▶ _Text provided_:
Hi, I've attached a simple patch for a bug I found in more, which was also filed in the Debian BTS. Note the patch is needed to support multibyte UTF-8 characters which overflow the existing small buffer, but this does not fix an additional issue with corruption of the output when the buffer overflows--that needs fixing separately and I have no patch for that. An alternative approach which would avoid *all* overflow would be to dynamically allocate a minimum buffer size of 4× the number of columns (since UTF-8 is at most 4 bytes). Personally I'd go with a minimum of 6× since that's the real limit, it's just limited to 4 by the standard and it might be increased in the future. Regards, Roger -- .''`. Roger Leigh : :' : Debian GNU/Linux http://people.debian.org/~rleigh/ `. `' Printing on GNU/Linux? http://gutenprint.sourceforge.net/ `- GPG Public Key: 0x25BFB848 Please GPG sign your mail.

▶ _Records shown_:
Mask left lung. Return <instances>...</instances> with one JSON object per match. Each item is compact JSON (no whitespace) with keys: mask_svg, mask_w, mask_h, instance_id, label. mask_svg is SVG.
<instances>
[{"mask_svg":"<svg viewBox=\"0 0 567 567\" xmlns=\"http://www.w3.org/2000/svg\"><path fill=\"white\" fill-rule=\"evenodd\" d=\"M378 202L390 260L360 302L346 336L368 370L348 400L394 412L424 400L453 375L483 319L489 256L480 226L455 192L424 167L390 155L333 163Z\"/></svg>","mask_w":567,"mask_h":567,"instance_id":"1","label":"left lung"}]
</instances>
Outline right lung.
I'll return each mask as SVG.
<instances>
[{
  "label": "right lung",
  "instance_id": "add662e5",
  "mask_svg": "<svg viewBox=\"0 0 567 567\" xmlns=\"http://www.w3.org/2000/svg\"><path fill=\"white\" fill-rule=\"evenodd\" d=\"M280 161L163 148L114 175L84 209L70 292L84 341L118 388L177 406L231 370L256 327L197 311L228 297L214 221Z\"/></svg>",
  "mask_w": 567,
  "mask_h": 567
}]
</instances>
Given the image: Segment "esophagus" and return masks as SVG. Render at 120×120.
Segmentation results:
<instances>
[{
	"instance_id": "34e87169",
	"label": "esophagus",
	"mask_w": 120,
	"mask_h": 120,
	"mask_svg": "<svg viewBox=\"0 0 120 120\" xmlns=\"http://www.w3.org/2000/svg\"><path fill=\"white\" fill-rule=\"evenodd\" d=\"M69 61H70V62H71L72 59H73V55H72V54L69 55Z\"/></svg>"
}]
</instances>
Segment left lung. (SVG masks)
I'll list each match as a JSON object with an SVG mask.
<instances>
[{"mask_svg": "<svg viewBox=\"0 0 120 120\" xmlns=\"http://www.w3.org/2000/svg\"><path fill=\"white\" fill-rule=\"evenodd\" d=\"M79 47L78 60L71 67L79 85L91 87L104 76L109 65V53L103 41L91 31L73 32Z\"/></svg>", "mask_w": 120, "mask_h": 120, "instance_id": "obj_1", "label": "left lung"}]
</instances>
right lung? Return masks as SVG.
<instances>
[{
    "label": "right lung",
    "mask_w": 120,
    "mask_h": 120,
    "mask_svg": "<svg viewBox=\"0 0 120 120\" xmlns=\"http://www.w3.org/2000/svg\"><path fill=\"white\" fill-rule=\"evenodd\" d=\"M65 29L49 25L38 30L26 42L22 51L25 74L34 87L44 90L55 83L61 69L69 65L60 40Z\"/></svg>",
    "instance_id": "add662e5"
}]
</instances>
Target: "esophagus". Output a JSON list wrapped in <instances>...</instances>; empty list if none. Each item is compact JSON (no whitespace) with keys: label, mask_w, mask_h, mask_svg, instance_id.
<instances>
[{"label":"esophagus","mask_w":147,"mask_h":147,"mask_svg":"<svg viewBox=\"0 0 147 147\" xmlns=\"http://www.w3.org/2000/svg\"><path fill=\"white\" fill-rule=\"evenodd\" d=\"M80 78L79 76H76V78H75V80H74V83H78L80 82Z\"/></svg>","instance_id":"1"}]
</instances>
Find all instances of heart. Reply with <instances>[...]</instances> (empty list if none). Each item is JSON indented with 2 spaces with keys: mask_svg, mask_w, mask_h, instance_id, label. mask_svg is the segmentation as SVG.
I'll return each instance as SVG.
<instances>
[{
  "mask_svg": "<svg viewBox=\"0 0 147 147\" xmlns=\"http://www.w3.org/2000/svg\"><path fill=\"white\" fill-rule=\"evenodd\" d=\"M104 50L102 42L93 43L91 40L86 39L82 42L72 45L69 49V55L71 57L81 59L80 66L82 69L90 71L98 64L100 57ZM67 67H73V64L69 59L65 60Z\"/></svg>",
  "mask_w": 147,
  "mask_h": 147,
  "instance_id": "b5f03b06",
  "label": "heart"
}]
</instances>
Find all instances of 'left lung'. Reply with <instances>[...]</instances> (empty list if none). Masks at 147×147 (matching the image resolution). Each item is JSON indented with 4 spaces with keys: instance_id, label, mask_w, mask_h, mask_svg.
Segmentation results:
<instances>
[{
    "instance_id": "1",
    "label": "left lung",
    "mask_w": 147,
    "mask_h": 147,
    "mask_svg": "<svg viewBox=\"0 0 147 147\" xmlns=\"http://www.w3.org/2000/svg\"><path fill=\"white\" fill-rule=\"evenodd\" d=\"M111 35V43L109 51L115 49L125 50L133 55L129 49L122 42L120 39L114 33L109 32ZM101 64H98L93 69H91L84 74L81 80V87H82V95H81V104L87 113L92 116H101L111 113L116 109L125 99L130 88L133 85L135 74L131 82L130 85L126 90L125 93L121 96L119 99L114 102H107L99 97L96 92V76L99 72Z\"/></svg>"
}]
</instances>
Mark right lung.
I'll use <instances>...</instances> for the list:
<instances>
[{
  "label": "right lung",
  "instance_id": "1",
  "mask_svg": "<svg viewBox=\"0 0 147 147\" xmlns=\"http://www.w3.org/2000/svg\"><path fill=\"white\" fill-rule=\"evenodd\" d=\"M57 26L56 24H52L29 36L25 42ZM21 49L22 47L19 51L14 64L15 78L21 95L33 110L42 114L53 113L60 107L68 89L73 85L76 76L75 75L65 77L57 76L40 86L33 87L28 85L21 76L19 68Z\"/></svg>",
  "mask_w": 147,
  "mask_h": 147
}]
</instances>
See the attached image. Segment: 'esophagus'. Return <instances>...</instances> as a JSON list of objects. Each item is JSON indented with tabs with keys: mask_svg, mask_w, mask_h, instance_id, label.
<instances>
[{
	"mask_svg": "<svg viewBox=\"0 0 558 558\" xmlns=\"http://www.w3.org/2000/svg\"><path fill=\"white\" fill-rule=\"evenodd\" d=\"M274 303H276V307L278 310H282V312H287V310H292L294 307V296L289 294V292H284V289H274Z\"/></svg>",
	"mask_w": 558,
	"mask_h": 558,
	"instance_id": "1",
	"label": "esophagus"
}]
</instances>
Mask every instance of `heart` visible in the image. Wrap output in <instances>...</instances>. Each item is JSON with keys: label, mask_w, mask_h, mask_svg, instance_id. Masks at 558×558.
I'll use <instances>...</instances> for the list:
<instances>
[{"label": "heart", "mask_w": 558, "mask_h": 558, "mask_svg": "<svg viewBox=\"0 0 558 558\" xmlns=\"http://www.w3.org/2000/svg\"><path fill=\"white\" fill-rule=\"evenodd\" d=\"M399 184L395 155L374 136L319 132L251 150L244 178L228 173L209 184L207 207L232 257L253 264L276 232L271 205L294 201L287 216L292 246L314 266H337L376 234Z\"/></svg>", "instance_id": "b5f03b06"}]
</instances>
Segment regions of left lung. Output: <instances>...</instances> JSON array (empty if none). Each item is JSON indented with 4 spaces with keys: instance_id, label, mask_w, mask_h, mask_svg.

▶ _Aim_: Reproduce the passage of the patch message above from "Hi, I've attached" to "sign your mail.", word for word.

▶ _Complete output_:
Hi, I've attached a simple patch for a bug I found in more, which was also filed in the Debian BTS. Note the patch is needed to support multibyte UTF-8 characters which overflow the existing small buffer, but this does not fix an additional issue with corruption of the output when the buffer overflows--that needs fixing separately and I have no patch for that. An alternative approach which would avoid *all* overflow would be to dynamically allocate a minimum buffer size of 4× the number of columns (since UTF-8 is at most 4 bytes). Personally I'd go with a minimum of 6× since that's the real limit, it's just limited to 4 by the standard and it might be increased in the future. Regards, Roger -- .''`. Roger Leigh : :' : Debian GNU/Linux http://people.debian.org/~rleigh/ `. `' Printing on GNU/Linux? http://gutenprint.sourceforge.net/ `- GPG Public Key: 0x25BFB848 Please GPG sign your mail.